CHR menyatakan sebagai langkah awal untuk mengimplementasikan “Norms on the responsibilities of transnational corporations and other business enterprises with regard to human rights”, TNCs dan business enterprises lainnya mesti (shall) mengadopsi, mendiseminasi dan mengimplementasikan aturan operasi internalnya sesuai dengan norma-norma yang dinyatakan CHR, termasuk menginkorporasikan kedalam kontak bisnis atau perjanjian dengan kontraktor, sub-kontraktor, suppliers, licensees, distributor, dan seterusnya.
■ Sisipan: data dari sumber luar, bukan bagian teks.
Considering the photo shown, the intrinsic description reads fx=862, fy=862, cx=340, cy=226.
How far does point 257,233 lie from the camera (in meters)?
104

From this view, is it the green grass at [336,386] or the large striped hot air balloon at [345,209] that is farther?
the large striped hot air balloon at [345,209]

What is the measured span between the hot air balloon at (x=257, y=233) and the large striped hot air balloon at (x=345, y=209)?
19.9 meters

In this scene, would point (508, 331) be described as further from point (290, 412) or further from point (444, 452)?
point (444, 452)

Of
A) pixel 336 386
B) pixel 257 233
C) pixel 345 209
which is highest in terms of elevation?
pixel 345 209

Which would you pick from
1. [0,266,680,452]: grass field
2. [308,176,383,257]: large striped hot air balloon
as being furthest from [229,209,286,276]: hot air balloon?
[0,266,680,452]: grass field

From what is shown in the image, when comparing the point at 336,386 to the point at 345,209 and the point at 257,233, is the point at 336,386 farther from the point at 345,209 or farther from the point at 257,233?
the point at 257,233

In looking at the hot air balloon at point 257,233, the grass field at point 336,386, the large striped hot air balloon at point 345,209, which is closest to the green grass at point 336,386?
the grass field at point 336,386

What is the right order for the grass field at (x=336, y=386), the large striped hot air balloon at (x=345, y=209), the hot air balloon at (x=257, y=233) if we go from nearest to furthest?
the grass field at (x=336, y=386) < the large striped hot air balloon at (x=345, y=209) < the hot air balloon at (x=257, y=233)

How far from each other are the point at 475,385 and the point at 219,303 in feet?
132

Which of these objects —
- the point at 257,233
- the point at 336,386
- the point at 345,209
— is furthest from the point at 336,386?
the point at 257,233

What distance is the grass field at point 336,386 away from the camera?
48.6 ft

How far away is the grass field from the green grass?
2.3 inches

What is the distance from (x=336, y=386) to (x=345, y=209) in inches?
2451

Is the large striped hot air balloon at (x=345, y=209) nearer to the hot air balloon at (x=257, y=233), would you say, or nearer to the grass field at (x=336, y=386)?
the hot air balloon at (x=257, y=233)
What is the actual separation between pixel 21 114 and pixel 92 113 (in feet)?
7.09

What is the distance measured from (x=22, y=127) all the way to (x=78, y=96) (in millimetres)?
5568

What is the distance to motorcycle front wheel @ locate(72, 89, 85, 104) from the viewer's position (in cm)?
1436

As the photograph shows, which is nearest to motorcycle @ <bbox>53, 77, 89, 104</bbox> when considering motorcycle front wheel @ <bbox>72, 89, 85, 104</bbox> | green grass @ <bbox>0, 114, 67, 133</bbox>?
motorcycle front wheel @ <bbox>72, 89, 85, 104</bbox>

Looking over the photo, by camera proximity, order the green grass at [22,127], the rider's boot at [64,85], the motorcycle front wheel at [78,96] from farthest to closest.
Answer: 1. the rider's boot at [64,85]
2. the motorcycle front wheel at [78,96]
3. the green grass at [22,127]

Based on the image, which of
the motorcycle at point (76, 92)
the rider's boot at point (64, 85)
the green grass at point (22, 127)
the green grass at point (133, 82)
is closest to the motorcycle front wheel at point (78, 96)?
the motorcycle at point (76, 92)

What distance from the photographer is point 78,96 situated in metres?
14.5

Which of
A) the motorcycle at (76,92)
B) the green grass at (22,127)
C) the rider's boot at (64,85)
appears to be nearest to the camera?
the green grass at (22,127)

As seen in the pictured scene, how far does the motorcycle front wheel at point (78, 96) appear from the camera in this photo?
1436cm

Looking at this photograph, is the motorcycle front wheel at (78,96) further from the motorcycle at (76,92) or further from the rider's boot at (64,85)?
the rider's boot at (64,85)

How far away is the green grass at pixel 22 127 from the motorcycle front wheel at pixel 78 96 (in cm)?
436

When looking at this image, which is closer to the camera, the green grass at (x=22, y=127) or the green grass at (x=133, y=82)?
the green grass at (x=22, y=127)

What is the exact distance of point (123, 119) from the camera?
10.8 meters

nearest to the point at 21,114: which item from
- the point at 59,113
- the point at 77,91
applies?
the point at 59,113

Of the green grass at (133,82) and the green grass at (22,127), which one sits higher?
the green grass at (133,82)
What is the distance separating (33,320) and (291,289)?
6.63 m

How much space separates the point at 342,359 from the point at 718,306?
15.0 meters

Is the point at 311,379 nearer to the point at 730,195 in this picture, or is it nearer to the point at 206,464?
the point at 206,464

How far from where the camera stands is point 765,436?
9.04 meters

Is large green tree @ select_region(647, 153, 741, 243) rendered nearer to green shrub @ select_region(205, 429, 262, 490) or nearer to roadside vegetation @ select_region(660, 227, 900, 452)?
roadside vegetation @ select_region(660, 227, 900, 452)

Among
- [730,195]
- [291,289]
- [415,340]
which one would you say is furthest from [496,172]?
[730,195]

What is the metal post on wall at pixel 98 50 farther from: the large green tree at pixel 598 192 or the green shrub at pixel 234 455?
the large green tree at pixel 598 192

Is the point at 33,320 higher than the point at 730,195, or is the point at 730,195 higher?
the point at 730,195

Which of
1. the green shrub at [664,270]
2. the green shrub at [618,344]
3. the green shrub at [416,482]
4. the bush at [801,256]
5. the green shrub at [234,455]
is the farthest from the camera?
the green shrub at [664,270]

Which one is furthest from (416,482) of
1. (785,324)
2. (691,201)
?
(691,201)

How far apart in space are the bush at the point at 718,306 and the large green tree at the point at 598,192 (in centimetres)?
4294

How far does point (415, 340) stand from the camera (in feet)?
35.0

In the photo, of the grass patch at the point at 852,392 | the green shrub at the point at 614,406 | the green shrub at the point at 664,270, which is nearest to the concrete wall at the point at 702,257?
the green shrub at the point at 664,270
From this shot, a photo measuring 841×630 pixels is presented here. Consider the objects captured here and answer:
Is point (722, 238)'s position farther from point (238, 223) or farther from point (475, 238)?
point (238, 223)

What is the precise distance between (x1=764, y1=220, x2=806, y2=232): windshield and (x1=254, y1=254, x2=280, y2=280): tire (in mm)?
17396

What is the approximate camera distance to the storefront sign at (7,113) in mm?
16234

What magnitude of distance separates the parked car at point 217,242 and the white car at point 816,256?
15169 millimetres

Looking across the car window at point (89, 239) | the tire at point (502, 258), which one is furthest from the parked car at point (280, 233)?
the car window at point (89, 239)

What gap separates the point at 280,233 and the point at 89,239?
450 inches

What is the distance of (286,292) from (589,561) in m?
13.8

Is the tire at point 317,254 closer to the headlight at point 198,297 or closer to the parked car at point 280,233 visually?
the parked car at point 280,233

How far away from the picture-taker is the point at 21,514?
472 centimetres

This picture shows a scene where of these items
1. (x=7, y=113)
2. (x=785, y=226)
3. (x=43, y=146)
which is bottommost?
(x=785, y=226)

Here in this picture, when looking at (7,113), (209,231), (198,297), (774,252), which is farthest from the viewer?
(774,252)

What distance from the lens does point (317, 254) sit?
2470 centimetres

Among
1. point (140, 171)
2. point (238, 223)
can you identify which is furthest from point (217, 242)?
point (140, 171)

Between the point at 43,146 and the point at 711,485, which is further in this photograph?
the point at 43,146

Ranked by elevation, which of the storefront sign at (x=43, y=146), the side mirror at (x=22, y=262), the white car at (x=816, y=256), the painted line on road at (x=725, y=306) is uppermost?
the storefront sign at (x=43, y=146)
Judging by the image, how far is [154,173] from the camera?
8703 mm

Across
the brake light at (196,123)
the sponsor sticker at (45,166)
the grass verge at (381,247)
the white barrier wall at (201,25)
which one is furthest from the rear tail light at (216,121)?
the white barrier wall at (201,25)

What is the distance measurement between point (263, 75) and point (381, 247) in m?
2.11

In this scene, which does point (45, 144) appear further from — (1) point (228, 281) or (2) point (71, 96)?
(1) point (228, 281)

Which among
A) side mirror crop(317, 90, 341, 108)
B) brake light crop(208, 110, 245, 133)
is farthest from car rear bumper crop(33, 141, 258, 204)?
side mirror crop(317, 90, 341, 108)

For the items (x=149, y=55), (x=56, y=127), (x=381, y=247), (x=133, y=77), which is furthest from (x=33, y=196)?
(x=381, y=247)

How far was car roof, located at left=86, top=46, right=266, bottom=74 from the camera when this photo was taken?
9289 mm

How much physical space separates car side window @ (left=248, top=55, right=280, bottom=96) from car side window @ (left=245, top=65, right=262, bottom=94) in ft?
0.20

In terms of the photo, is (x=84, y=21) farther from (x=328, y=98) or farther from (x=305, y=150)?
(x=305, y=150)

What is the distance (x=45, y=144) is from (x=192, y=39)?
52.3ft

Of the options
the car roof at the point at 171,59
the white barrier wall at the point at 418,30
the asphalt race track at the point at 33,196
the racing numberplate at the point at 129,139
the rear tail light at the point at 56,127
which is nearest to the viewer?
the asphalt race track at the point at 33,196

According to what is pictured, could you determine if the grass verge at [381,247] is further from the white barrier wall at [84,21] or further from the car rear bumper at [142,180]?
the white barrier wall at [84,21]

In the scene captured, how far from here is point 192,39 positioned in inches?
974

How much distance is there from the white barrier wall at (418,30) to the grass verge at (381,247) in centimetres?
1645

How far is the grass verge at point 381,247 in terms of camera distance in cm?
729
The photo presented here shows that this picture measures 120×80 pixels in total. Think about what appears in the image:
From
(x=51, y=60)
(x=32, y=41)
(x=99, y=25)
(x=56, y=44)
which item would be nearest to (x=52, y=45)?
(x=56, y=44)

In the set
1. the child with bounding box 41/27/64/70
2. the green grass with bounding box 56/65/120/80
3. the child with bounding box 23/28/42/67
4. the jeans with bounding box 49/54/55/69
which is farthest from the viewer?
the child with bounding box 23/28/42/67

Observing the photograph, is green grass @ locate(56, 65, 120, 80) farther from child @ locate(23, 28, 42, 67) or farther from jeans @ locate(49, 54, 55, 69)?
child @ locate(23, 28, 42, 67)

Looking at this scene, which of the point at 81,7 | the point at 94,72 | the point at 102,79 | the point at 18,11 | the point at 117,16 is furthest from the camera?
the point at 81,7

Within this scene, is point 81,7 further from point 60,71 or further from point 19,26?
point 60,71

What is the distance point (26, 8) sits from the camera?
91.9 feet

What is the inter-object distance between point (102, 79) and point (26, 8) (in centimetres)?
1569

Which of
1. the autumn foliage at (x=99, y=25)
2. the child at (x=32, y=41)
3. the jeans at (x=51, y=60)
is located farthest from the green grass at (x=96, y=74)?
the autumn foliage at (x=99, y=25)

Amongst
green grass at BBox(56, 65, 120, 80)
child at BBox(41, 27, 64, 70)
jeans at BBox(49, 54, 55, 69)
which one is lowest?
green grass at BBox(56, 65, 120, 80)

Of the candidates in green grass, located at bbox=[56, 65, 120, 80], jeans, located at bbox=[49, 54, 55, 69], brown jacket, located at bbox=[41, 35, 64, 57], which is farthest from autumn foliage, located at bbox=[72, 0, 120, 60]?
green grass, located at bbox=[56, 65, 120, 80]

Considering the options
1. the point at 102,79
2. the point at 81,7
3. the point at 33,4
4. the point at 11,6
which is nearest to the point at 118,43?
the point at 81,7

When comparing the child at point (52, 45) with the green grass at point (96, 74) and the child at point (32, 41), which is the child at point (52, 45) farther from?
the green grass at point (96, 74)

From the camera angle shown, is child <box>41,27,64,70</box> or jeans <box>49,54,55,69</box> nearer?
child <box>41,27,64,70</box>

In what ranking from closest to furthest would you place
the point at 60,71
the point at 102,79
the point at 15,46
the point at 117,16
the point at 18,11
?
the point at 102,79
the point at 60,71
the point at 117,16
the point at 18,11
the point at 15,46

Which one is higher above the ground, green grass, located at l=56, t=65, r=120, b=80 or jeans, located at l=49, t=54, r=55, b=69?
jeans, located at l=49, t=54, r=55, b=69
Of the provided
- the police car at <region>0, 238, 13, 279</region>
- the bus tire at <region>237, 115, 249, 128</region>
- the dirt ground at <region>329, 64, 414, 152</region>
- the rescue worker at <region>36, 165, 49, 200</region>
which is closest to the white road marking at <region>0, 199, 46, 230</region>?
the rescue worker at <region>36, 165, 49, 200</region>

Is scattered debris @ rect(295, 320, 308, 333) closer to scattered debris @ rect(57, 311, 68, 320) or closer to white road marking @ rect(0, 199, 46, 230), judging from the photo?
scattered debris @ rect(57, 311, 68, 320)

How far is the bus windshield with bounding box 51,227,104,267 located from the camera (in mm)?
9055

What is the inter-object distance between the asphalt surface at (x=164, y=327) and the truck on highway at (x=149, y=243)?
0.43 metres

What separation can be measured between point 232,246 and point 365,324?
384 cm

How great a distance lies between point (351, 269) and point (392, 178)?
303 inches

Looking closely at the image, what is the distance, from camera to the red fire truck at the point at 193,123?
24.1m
Selanjutnya, TNCs mesti menyusun laporan periodik.[17] Selanjutnya, CHR menyatakan setidaknya 2 obligasi pokok TNCs, sebagai berikut:

Pertama, TNCs menjadi subyek monitoring dan verifikasi periodik oleh PBB, dan mekanisme domestik dan internasional – baik yang sudah dibentuk maupun yang akan dibentuk dimasa datang.[18]

Kedua, TNC mempunyai obligasi untuk menyediakan reparasi efektif dan memadai bagi individu (persons), entitas (entities) dan komunitas (communities) yang menjadi korban kejahatan dan pelanggaran norma-norma HAM, termasuk reparasi, restitusi, kompensasi dan rehabilitasi, termasuk bertanggungjawab atas sanksi pidana yang dijatuhkan pengadilan domestik dan internasional (national courts/international tribunals) sesuai dengan hukum domestik dan internasional.[19]

Sebagai catatan, CHR juga meminta kepada Negara untuk menyusun dan me-reinforce legal dan administrative framework yang dianggap perlu untuk memastikan norma internasional dan domestik diimplementasikan oleh TNCs.[20]


Kasus Shell

Menarik untuk sedikit membahas Shell. TNCs ini tercatat sebagai salah satu korporasi global yang mengklaim telah mengimplementasikan “corporate social responsibility’ yang mengadopsi prinsip-prinsip promosi dan pemenuhan HAM. [21] Shell juga tercatat pernah ‘minggat’ dari Nigeria karena menganggap rezim yang berkuasa tidak menghormati HAM dan melakukan kejahatan terhadap rakyatnya. [22]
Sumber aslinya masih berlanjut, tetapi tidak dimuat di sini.